The policy framework sets out three tenets contributing to the U.K. policy in the Arctic. The first is the human, where the U.K. wants the region to be safe and secure, “well-governed in conjunction with indigenous people and in line with international law” (p.13). The U.K. wishes to work through the Arctic Council, in which it is an observer state, and other existing international organizations, and does not want a specific Arctic treaty called for by some non-governmental organizations (NGOs). (See related video: Experts use three words to describe the Arctic at The Arctic: The Science of Change live event.)

The second dimension is environmental, with mention of international scientific collaboration and science-based policy, and the U.K. contribution to both. The U.K. interest in climate change is set out, as is the U.K. government”s attempts to help reduce greenhouse gas emissions, British work on biodiversity and the U.K.’s support of international agreements. The section on “safeguarding the climate from commercial activity” (p.21) is a balance between not denying such activity (see next paragraph) and the need for science-based international regulation. So, that the U.K. “will advocate for the use of the highest environmental and drilling standards in the Arctic, as elsewhere” is unlikely to mollify environmental NGOs who want a complete moratorium on such drilling.

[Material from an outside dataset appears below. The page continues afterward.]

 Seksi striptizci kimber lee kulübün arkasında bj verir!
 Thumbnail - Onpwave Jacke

In the third dimension, that of commerce, the U.K. wishes to promote the Arctic “where only responsible development takes place” (p.23). It is mentioned that the reduction in Arctic summer ice means a growing commercial interest in the region and that the people there have as much right as others to pursue economic prosperity, but that this must be done with due care for the Arctic environment and ecosystems. Thus the U.K. supports “legitimate and responsible business activity in the Arctic” (p.23). Norway, with its increased exploitation of hydrocarbons within the Arctic Circle and its sizeable export of gas to the U.K., comes under that heading and assists with the U.K.”s energy security. An Arctic contribution is seen as necessary to fulfil the continuing need for oil and gas. Shipping, fisheries and tourism in the region are also set to grow and the U.K. supports existing organizations to ensure that these activities are conducted in a sustainable and environmentally sound way. Finally, the U.K. is promoted as a place for commercial expertise of direct relevance to industries active in the Arctic.

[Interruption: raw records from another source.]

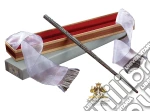 Noble NN7081 - Harry Potter - Sirius Blacks Wand In Ollivanders Box giochi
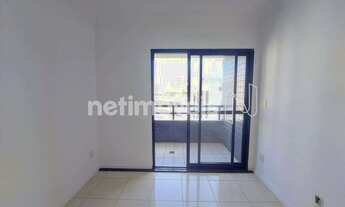 Imagem: Locação Apartamento 3 quartos Pituba Salvador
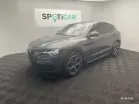 ALFA ROMEO STELVIO - Photo 1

This U.K. Arctic policy framework has been issued after a number of states, mainly the Arctic ones, have produced Arctic strategies. However, the FCO is at pains to stress that having such a strategic would not be suitable for a non-Arctic state such as the U.K.. Nevertheless, the framework stresses the extensive U.K. interests and activities in the region. It is also a result of the internal cooperation between government departments involved in the Arctic and which meet regularly to discuss Arctic-related issues, perhaps a point that could have been stressed more in the document.

An area of interest scarcely mentioned is that of defence, where the U.K. has had a traditional involvement. While this has diminished, it is still there and a coming review of U.K. global strategy will most likely see some attention to the polar regions.

The most notable element in the framework is the tension between a concern for the environment and commercial interests, something that all states attempt. The final mix will not satisfy the environmental NGOs, but does keep the U.K. active in international organizations in pursuit of environmental safeguards.

On the whole, this is good appreciation of U.K. interests in the Arctic and a starting point for further U.K. interest in the region.